To put this in more concrete terms, let’s consider the request flow of a system that you might encounter in the real world, such as a ride sharing app. When a user requests a ride, multiple actions begin to take place – information is passed between services in order to authenticate and authorize the user, validate their payment information, locate nearby drivers, and dispatch one of them to pick up the rider. A simplified diagram of this system, and a trace of a request through it, appears in the following figure. As you can see, each operation generates a span to represent the work being done during its execution. These spans have implicit relationships (parent-child) both from the beginning of the entire request at the client, but also from individual services in the trace. Traces are composable in this way, where a valid trace is comprised of valid sub-traces.
Each span in OpenTelemetry encapsulates several pieces of information, such as the name of the operation it represents, a start and end timestamp, events and attributes that occurred during the span, links to other spans, and the status of the operation. In the above diagram, the dashed lines connecting spans represent the context of the trace. The context (or trace context) contains several pieces of information that can be passed between functions inside a process or between processes over an RPC. In addition to the span context, identifiers that represent the parent trace and span, the context can contain other information about the process or request, like custom labels.

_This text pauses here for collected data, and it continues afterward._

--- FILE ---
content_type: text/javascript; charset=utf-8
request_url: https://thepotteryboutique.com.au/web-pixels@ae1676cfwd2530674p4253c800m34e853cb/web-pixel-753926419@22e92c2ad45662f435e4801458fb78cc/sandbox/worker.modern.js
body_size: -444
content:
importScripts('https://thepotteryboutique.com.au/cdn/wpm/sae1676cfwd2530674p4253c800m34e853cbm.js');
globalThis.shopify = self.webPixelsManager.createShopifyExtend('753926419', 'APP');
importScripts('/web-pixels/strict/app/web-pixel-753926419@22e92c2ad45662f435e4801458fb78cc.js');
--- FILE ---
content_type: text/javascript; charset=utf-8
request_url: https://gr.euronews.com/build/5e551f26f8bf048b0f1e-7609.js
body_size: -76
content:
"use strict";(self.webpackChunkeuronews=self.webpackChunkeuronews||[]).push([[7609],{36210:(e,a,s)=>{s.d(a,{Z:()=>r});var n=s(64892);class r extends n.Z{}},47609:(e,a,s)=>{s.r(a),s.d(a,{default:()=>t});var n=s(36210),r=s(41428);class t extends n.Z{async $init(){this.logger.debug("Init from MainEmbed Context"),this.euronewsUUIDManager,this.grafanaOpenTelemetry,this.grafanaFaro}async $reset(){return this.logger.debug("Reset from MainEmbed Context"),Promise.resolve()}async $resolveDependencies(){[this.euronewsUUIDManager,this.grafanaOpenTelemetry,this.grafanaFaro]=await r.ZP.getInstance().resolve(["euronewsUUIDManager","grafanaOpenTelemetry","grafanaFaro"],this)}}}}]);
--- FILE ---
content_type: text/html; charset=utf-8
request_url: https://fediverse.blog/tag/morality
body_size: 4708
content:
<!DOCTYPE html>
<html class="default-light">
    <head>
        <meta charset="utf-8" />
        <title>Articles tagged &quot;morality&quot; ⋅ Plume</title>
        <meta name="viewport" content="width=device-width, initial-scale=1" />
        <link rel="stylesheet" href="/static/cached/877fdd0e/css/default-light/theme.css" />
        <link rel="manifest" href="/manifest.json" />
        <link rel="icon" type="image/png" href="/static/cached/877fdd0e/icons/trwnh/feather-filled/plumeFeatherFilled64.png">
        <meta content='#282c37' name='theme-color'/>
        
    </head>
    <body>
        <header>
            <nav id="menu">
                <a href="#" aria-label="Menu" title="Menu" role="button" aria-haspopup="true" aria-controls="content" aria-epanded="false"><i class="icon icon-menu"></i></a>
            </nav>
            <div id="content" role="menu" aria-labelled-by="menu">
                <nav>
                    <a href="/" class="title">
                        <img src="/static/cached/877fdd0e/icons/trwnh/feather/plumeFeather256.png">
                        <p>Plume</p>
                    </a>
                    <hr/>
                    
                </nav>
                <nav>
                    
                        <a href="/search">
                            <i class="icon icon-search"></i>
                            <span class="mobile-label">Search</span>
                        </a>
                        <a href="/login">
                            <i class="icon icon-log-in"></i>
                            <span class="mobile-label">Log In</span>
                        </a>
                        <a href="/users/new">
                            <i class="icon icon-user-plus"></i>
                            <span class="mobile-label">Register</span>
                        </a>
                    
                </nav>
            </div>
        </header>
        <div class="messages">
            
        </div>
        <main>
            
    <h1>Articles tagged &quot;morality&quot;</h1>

One important feature of spans, as mentioned before, is that they encapsulate other information. Much of this information is required – the operation name, the start and stop timestamps, for example – but some is optional. OpenTelemetry offers two data types,
Event which are incredibly valuable as they help to contextualize what happened during the execution measured by a single span.
Attributes (known as
tags in OpenTracing) are key-value pairs that can be freely added to a span to help in analysis of the trace data. You can think of attributes as data that you’d like to eventually aggregate or use to filter your trace data, like a customer identifier, process hostname, or anything else you can imagine.
Events (known as
logs in OpenTracing) are time-stamped strings that can be attached to a span, with an optional set of Attributes that further describe it. OpenTelemetry additionally provides a set of semantic conventions of reserved attributes and events for operation or protocol specific information.
Spans in OpenTelemetry are generated by the Tracer, an object that tracks the currently active span and allows you to create (or activate) new spans. Tracers are configured with
Propagator objects that support transferring the context across process boundaries. The exact mechanism of creating and registering a tracer is dependent on your implementation and language, but you can generally expect there to be a global Tracer capable of providing a default tracer for your spans, and/or a Tracer provider capable of granting access to the tracer for your component. As spans are created and completed, the tracer dispatches them to the OpenTelemetry SDK’s
Exporter, which is responsible for sending your spans to a backend system for analysis.
To recap, let’s summarize:
A span is the basic building block of a trace. A trace is a collection of linked spans. Spans are objects that represent a unit of work, which is a named operation such as the execution of a microservice or a function call. A parentless span is known as the root span or parent span of a trace. Spans contain attributes and events, which describe and contextualize the work being done under a span. A tracer is used to create and manage spans inside a process, and across process boundaries, through propagators.